#### Texte fourni
Une des règles les plus simples du droit fiscal est celle de la déductibilité des frais professionnels. L’article 49 du CIR 92 dispose en effet que : « à titre de frais professionnels, sont déductibles les frais que le contribuable a fait ou supportés pendant la période imposable en vue d’acquérir ou de conserver les revenus imposables et dont il justifie la réalité ou le montant au moyen de documents probants ou, quand cela n’est pas possible, par tous autres moyens de preuve admis par le droit commun, sauf le serment ». Il suffit donc a priori de démontrer :
- que l’on a exposé des frais,
- pendant la période imposable,
- en vue d’acquérir ou de conserver des revenus imposables
La loi n’exige pas qu’il y ai un lien entre la nature de l’activité exercée et la nature des frais en question, ni que les frais soient nécessaires pour exercer l’activité en question, la seule condition étant que le but de ces frais soit « d’acquérir » ou même simplement de « conserver » des revenus imposables.
Il fut un temps où la Cour de cassation exigeait pourtant qu’il y a nécessairement un lien entre l’objet statutaire d’une société et les frais exposés (ainsi, par exemple, une entreprise de construction ne pourrait pas déduire des frais financiers exposés sur des opérations mobilières ne rentrant pas dans son objet social d’entreprise de construction).
Cette jurisprudence fut à ce point critiquée par la doctrine et les praticiens, que la Cour finit par revenir sur sa position, dans une série d’arrêts rendus en juin 2015, dans lesquels elle reconnaissait expressément « opérer ainsi un revirement de jurisprudence ». Le fait est suffisamment rare pour qu’il mérite d’être souligné.

#### Données
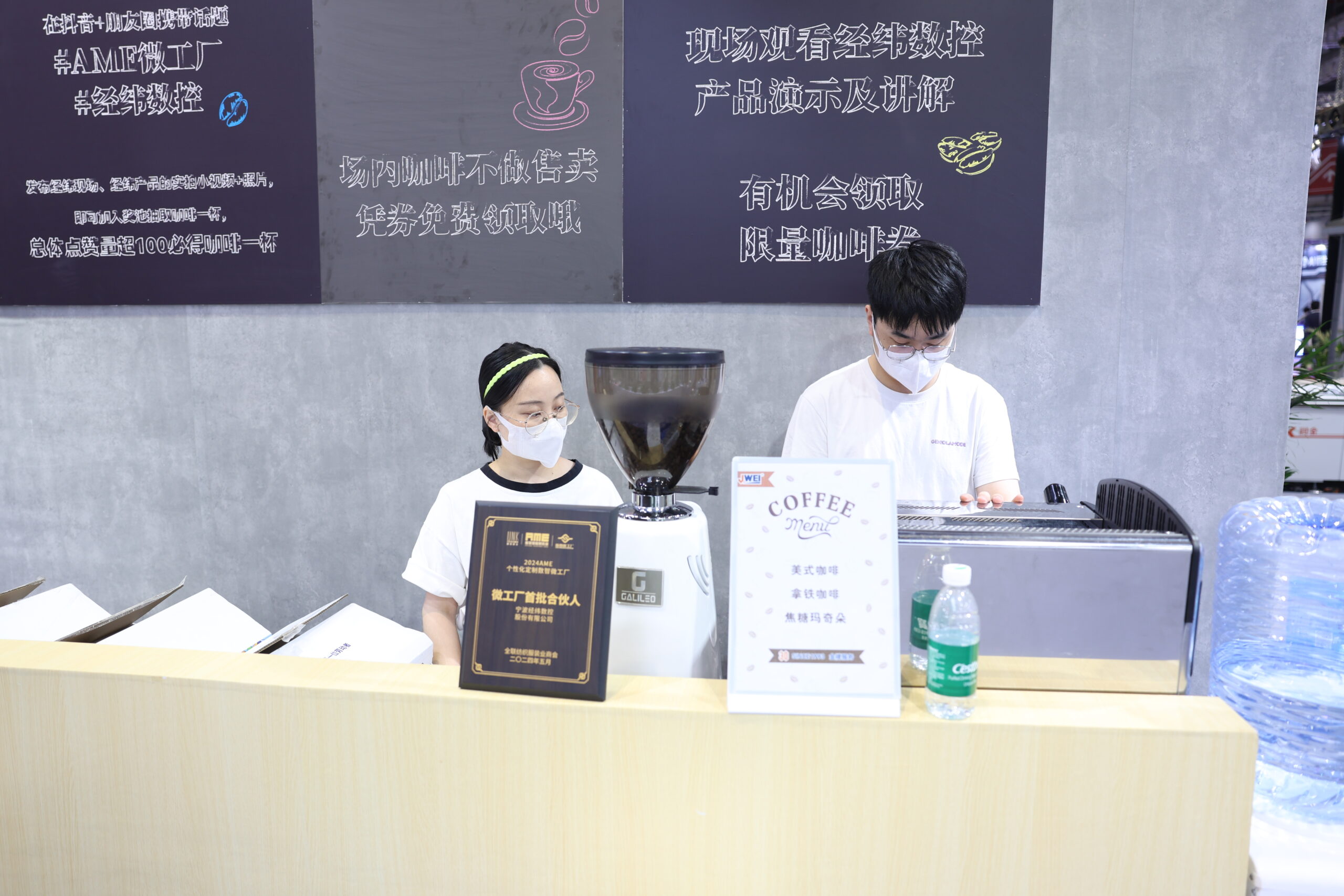 20240521236741 Ag亚洲集团(中国区)官方网站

#### Questions d'étude
(1) Dans le texte sur la déductibilité des frais professionnels, relevez chacun des éléments qu'il suffit a priori de démontrer selon l'article 49 du CIR 92.
(2) Traduisez en anglais la phrase suivante du texte sur la déductibilité des frais professionnels : « Le fait est suffisamment rare pour qu’il mérite d’être souligné. »
(3) Reprenez le texte sur la déductibilité des frais professionnels à la suite de sa dernière phrase.

#### Réponses ci-dessous
(1)
- que l'on a exposé des frais,
- pendant la période imposable,
- en vue d'acquérir ou de conserver des revenus imposables

(2) This is rare enough to deserve to be highlighted.

(3)
Par ces arrêts, la Cour reconnaissait donc que, pour être déductibles, les dépenses ne doivent pas être « inhérentes à l’activité sociale de la société » et que « les circonstances qu’il n’y ait aucun rapport entre une opération d’une société et son activité ou son objet statutaire et qu’une opération ait été effectuée dans le seul but d’obtenir un avantage fiscal, n’excluent pas que les frais concernant de telles opérations puissent être qualifiés de frais professionnels déductibles » (Cour de Cass., 12 juin 2015).
La Cour réaffirme ainsi le principe sacro-saint de notre droit fiscal, selon lequel le but fiscal d’une opération effectuée par un contribuable n’empêche pas que celle-ci sorte tous ses effets à l’égard de l’administration fiscale. Par ailleurs, plus spécifiquement à propos des frais professionnels, la Cour revient à une lecture plus orthodoxe de l’article 49 précité du CIR 92, qui exige uniquement que la dépense soit exposée en vue d’acquérir ou de conserver des revenus imposables.
Certes, le CIR 92 contient également des dispositions qui conditionnent ou limitent la déduction de certaines catégories de frais (cf. les articles 50 et suivants du CIR 92), auxquelles il est toujours prudent de se référer lorsqu’on entend déduire des frais de sa base imposable.
A contrario, le CIR 92 contient aussi une règle censée venir au secours du contribuable qui peine à apporter la preuve de ses frais, règle qui semble peu utilisée dans la pratique : « les frais dont le montant n’est pas justifié peuvent être déterminés forfaitairement en accord avec l’administration. A défaut d’un tel accord, l’administration évalue ces frais de manière raisonnable » (article 50 § 1 du CIR 92).
L’application de cette disposition suppose que le contribuable a la preuve qu’il a exposé certains frais « en vue d’acquérir ou de conserver des revenus imposables » (cf. supra), mais qu’il ne parvient pas à en établir le montant.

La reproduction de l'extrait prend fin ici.